Erstellt am: 11. 12. 2012 - 22:12 Uhr
Urheberrecht: Geld für Anwälte, statt für Künstler
Ein Hauch von Republikaner-Parteitagsatmosphäre im dicht besetzten Wiener "Depot": Justizministerin Beatrix Karl (ÖVP) war auf dem alternativen Urheberrechtsdialog nur in Form eines Porträtfotos auf einem ansonsten leeren Stuhl vertreten.
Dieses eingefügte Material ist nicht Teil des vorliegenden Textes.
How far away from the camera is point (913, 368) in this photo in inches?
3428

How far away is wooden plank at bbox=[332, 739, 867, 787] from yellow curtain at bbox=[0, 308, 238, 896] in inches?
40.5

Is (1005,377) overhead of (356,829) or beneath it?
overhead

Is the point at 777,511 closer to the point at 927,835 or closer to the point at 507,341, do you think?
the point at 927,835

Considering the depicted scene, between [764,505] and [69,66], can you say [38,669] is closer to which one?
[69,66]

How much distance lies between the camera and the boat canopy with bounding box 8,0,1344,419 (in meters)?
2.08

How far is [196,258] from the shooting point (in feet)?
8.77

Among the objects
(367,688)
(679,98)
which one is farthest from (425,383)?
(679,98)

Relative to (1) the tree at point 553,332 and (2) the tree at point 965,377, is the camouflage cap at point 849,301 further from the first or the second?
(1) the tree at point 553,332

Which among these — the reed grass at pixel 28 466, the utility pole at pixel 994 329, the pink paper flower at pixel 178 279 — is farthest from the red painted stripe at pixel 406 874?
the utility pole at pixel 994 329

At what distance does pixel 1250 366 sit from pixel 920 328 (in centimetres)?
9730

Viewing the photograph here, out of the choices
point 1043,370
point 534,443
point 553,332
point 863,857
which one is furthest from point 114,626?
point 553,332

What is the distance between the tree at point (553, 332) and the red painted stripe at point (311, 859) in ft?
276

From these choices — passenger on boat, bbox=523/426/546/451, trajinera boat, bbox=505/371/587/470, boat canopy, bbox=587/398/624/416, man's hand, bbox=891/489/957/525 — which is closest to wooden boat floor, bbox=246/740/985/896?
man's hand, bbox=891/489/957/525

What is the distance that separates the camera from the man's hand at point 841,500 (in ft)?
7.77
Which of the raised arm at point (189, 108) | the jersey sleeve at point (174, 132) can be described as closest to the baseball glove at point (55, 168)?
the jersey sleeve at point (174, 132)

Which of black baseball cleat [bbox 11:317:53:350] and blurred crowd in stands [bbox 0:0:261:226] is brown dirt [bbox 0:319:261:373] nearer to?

Ein Symbol dafür, dass das Justizministerium am Dienstag fast ausschließlich Vertreter der Medienindustrie und der Verwertungsgesellschaften zum Dialog über das jüngst durchgesickerte "Arbeitspapier" zur Reform des Urheberrechts geladen haben, das unter anderem den Zugriff der Verwertungsindustrie auf Nutzerdaten bei den Providern und Einführung eines Abmahnwesens nach deutschem Vorbild vorsieht.
Günter Hack, ORF.at
Als Reaktion darauf haben verschiedene Organisationen der österreichischen Zivilgesellschaft wie der Internetnutzerverein vibe.at oder die Initiative für Netzfreiheit zur Gegenveranstaltung geladen. Auch Vertreter der Piratenpartei, die den Anlass organisiert hat, der SPÖ und der Grünen nahmen Teil.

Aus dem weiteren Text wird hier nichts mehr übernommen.